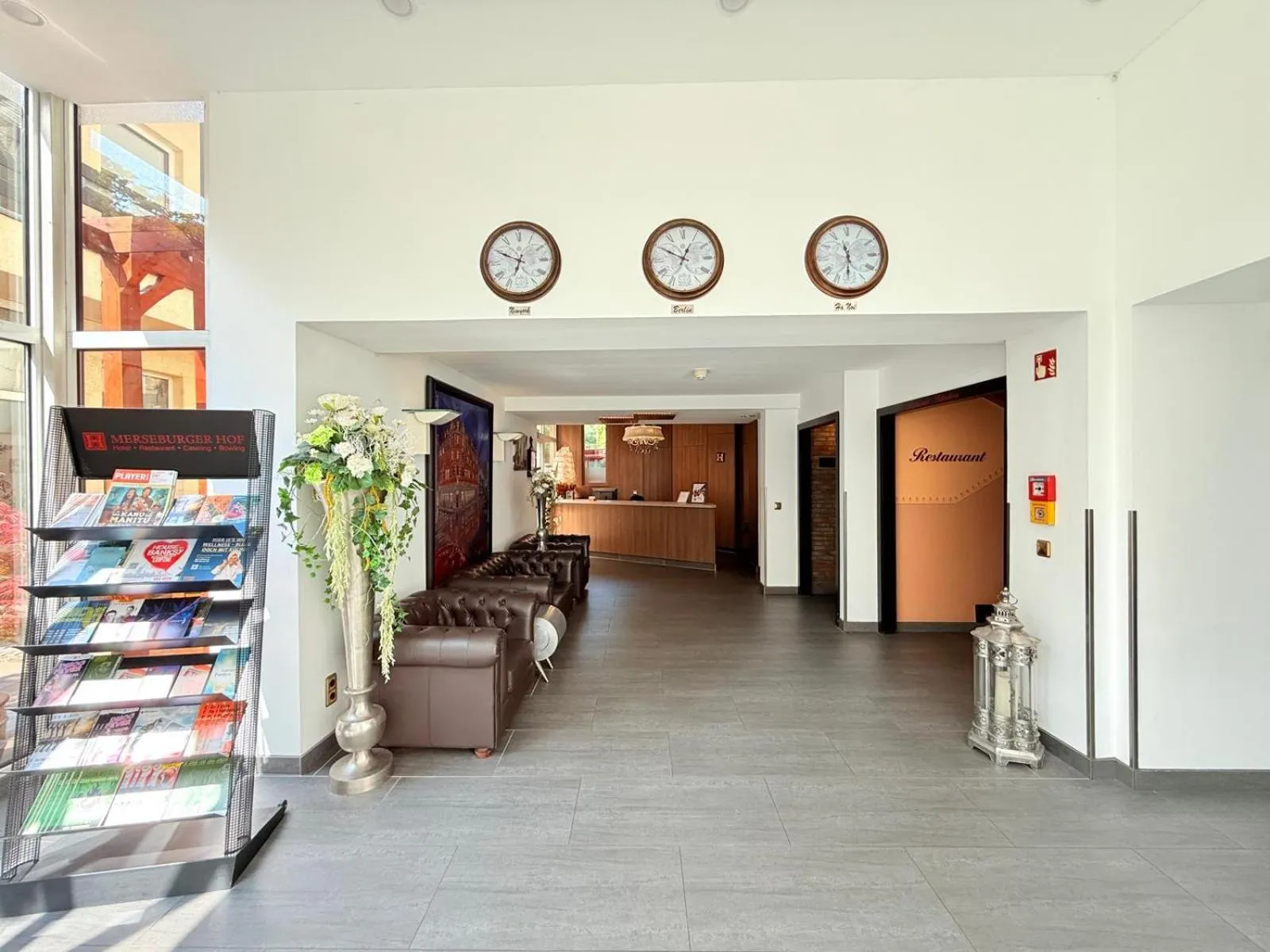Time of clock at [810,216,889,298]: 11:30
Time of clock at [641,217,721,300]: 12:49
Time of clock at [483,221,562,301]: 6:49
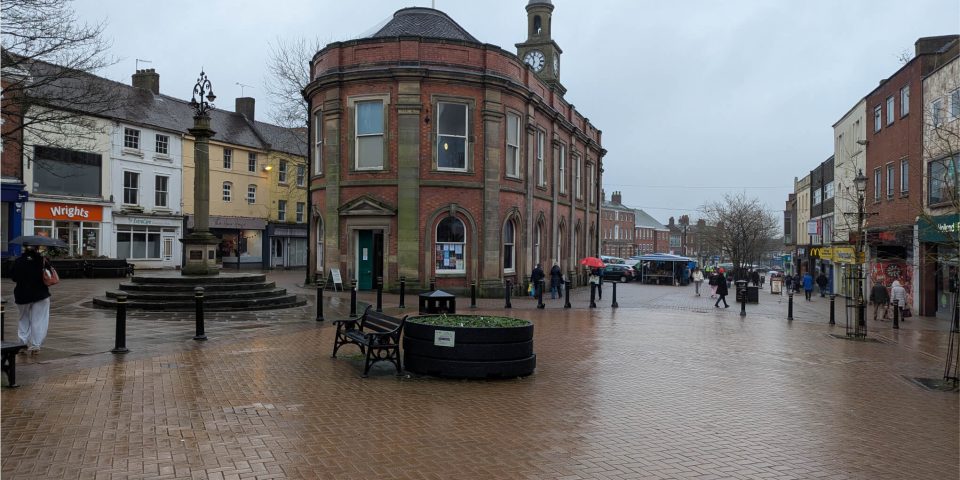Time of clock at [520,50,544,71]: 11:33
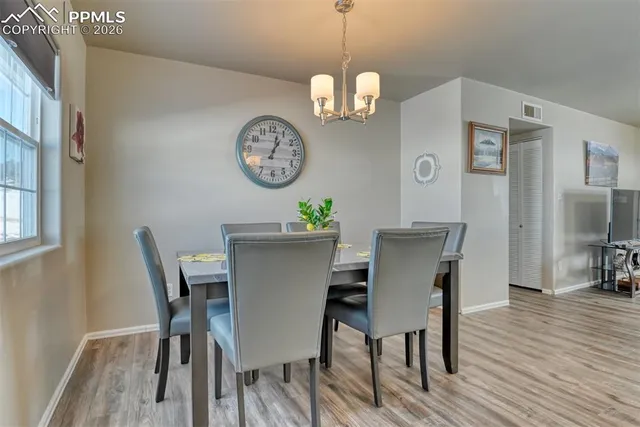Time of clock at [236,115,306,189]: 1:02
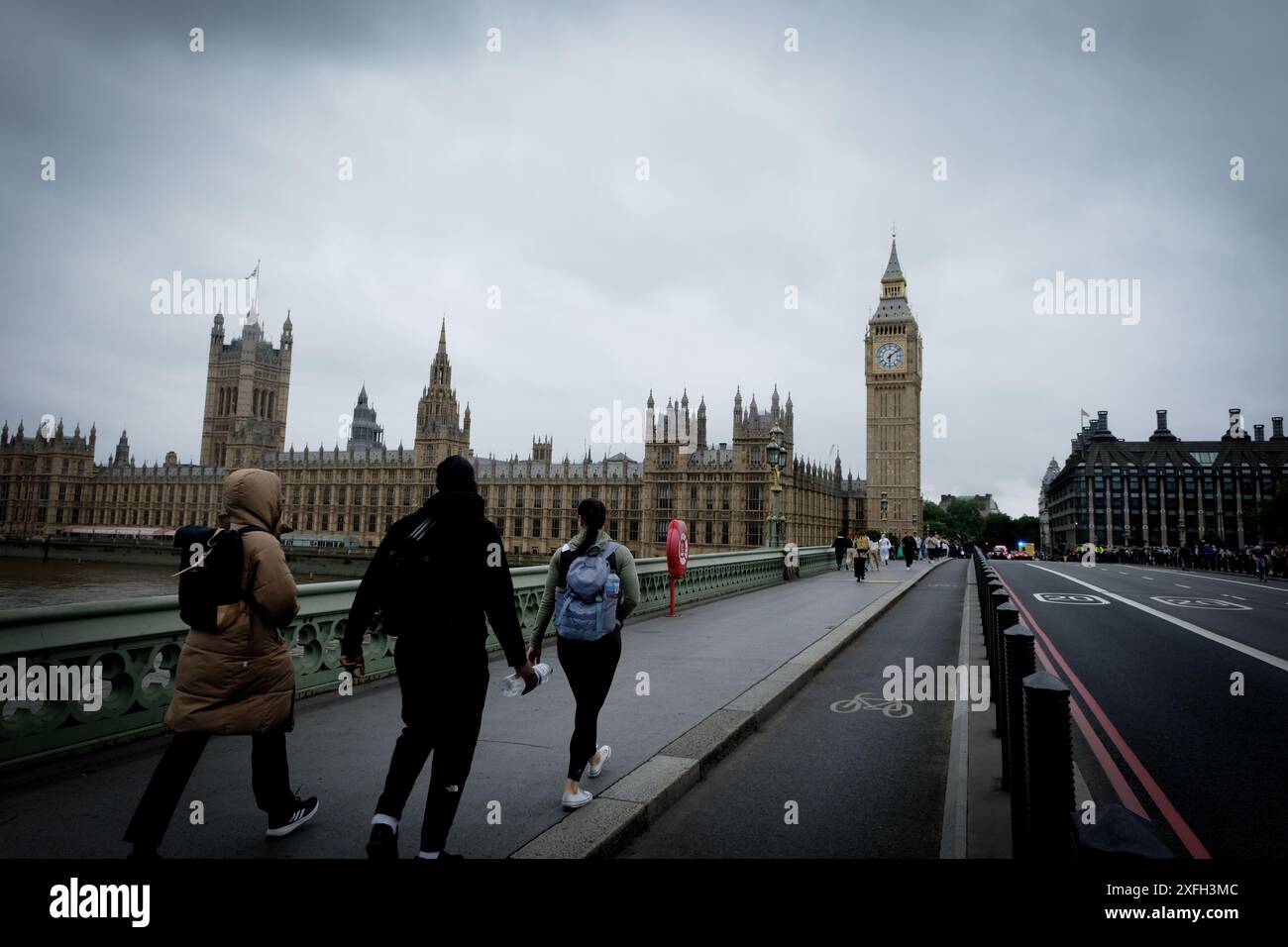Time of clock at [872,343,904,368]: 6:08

━━━

What needs to be done | Reproduce the listing above line for line, leaving out the pictures.

Solved problem |
Time of clock at [810,216,889,298]: 11:30
Time of clock at [641,217,721,300]: 12:49
Time of clock at [483,221,562,301]: 6:49
Time of clock at [520,50,544,71]: 11:33
Time of clock at [236,115,306,189]: 1:02
Time of clock at [872,343,904,368]: 6:08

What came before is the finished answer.